* INSTRUCTION *
Turn every line of the records below into a JSON list of strings, with one string per line and blank lines left out.

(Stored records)
┄┄┄┄┄┄┄┄┄┄

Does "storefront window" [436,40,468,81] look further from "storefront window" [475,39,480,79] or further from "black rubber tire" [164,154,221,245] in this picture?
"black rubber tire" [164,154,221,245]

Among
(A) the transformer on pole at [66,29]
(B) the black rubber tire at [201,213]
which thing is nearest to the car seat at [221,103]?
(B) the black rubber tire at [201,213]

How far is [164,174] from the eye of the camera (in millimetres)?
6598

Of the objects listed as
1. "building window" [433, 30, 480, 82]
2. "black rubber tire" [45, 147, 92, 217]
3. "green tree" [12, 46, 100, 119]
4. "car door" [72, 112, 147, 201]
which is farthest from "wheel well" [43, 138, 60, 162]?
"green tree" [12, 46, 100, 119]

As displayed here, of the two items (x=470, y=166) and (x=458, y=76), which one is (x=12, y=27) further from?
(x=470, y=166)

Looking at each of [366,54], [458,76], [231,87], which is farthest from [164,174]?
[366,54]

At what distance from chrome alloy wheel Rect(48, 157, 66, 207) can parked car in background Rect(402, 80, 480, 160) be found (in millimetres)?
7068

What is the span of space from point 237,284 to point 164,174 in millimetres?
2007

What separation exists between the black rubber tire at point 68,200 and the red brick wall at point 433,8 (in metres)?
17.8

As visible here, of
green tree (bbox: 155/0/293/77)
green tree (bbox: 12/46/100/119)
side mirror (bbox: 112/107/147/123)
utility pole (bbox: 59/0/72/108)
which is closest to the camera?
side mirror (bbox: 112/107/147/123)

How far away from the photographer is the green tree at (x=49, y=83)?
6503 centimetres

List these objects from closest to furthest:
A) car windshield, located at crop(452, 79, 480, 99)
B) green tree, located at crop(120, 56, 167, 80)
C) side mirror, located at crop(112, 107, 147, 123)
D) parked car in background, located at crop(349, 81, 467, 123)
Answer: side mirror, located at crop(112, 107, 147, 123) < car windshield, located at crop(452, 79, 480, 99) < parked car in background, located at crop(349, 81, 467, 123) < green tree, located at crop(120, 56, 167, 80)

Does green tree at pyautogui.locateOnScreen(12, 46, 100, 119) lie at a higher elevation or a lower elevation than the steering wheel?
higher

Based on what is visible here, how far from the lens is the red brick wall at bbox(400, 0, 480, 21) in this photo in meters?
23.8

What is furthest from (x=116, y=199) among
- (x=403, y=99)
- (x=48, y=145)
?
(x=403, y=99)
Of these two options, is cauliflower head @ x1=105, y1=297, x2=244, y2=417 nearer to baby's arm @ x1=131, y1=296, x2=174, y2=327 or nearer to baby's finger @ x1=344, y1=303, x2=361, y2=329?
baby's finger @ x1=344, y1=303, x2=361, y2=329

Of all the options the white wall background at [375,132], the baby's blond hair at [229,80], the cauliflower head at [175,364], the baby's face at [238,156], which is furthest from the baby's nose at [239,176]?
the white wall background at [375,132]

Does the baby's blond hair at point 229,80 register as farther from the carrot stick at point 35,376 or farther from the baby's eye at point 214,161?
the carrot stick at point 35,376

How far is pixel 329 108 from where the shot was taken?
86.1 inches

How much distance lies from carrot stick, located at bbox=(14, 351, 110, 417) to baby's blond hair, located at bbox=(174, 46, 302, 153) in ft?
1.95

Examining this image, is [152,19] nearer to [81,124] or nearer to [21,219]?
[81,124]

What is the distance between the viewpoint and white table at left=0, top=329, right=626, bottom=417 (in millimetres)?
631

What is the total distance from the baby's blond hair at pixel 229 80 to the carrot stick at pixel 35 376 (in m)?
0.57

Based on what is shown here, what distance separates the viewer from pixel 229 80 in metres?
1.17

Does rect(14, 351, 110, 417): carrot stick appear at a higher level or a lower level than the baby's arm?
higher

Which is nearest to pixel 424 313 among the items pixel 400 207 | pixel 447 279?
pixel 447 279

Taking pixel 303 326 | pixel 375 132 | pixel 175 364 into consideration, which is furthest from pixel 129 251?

┄┄┄┄┄┄┄┄┄┄

* EXERCISE OUTPUT *
[
  "Does \"storefront window\" [436,40,468,81] look further from \"storefront window\" [475,39,480,79] or further from \"black rubber tire\" [164,154,221,245] in this picture?",
  "\"black rubber tire\" [164,154,221,245]",
  "Among",
  "(A) the transformer on pole at [66,29]",
  "(B) the black rubber tire at [201,213]",
  "which thing is nearest to the car seat at [221,103]?",
  "(B) the black rubber tire at [201,213]",
  "How far is [164,174] from the eye of the camera (in millimetres)?",
  "6598",
  "Of the objects listed as",
  "1. \"building window\" [433, 30, 480, 82]",
  "2. \"black rubber tire\" [45, 147, 92, 217]",
  "3. \"green tree\" [12, 46, 100, 119]",
  "4. \"car door\" [72, 112, 147, 201]",
  "which is farthest from \"wheel well\" [43, 138, 60, 162]?",
  "\"green tree\" [12, 46, 100, 119]",
  "As displayed here, of the two items (x=470, y=166) and (x=458, y=76), which one is (x=12, y=27) further from?",
  "(x=470, y=166)",
  "Looking at each of [366,54], [458,76], [231,87], which is farthest from [164,174]?",
  "[366,54]",
  "At what distance from chrome alloy wheel Rect(48, 157, 66, 207) can parked car in background Rect(402, 80, 480, 160) be found (in millimetres)?",
  "7068",
  "What is the span of space from point 237,284 to point 164,174 in millimetres?",
  "2007",
  "What separation exists between the black rubber tire at point 68,200 and the red brick wall at point 433,8 (in metres)?",
  "17.8",
  "As visible here, of",
  "green tree (bbox: 155/0/293/77)",
  "green tree (bbox: 12/46/100/119)",
  "side mirror (bbox: 112/107/147/123)",
  "utility pole (bbox: 59/0/72/108)",
  "which is closest to the camera?",
  "side mirror (bbox: 112/107/147/123)",
  "How far away from the photographer is the green tree at (x=49, y=83)?",
  "6503 centimetres",
  "List these objects from closest to furthest:",
  "A) car windshield, located at crop(452, 79, 480, 99)",
  "B) green tree, located at crop(120, 56, 167, 80)",
  "C) side mirror, located at crop(112, 107, 147, 123)",
  "D) parked car in background, located at crop(349, 81, 467, 123)",
  "Answer: side mirror, located at crop(112, 107, 147, 123) < car windshield, located at crop(452, 79, 480, 99) < parked car in background, located at crop(349, 81, 467, 123) < green tree, located at crop(120, 56, 167, 80)",
  "Does green tree at pyautogui.locateOnScreen(12, 46, 100, 119) lie at a higher elevation or a lower elevation than the steering wheel?",
  "higher",
  "Based on what is visible here, how far from the lens is the red brick wall at bbox(400, 0, 480, 21) in this photo in meters?",
  "23.8",
  "What is furthest from (x=116, y=199) among",
  "- (x=403, y=99)",
  "- (x=48, y=145)",
  "?",
  "(x=403, y=99)",
  "Of these two options, is cauliflower head @ x1=105, y1=297, x2=244, y2=417 nearer to baby's arm @ x1=131, y1=296, x2=174, y2=327 or nearer to baby's finger @ x1=344, y1=303, x2=361, y2=329?",
  "baby's finger @ x1=344, y1=303, x2=361, y2=329",
  "Of all the options the white wall background at [375,132], the baby's blond hair at [229,80], the cauliflower head at [175,364], the baby's face at [238,156], which is furthest from the baby's nose at [239,176]?",
  "the white wall background at [375,132]",
  "Does the baby's blond hair at point 229,80 register as farther from the carrot stick at point 35,376 or farther from the baby's eye at point 214,161?",
  "the carrot stick at point 35,376",
  "How far is pixel 329 108 from where the shot was taken?",
  "86.1 inches",
  "How much distance lies from carrot stick, located at bbox=(14, 351, 110, 417) to baby's blond hair, located at bbox=(174, 46, 302, 153) in ft?",
  "1.95",
  "Examining this image, is [152,19] nearer to [81,124] or nearer to [21,219]?",
  "[81,124]",
  "What is the distance between the viewpoint and white table at left=0, top=329, right=626, bottom=417 (in millimetres)?",
  "631",
  "What is the total distance from the baby's blond hair at pixel 229 80 to the carrot stick at pixel 35 376 (in m)?",
  "0.57",
  "Based on what is shown here, what distance separates the viewer from pixel 229 80 in metres?",
  "1.17",
  "Does rect(14, 351, 110, 417): carrot stick appear at a higher level or a lower level than the baby's arm?",
  "higher",
  "Which is nearest to pixel 424 313 among the items pixel 400 207 | pixel 447 279?",
  "pixel 447 279",
  "Taking pixel 303 326 | pixel 375 132 | pixel 175 364 into consideration, which is furthest from pixel 129 251?"
]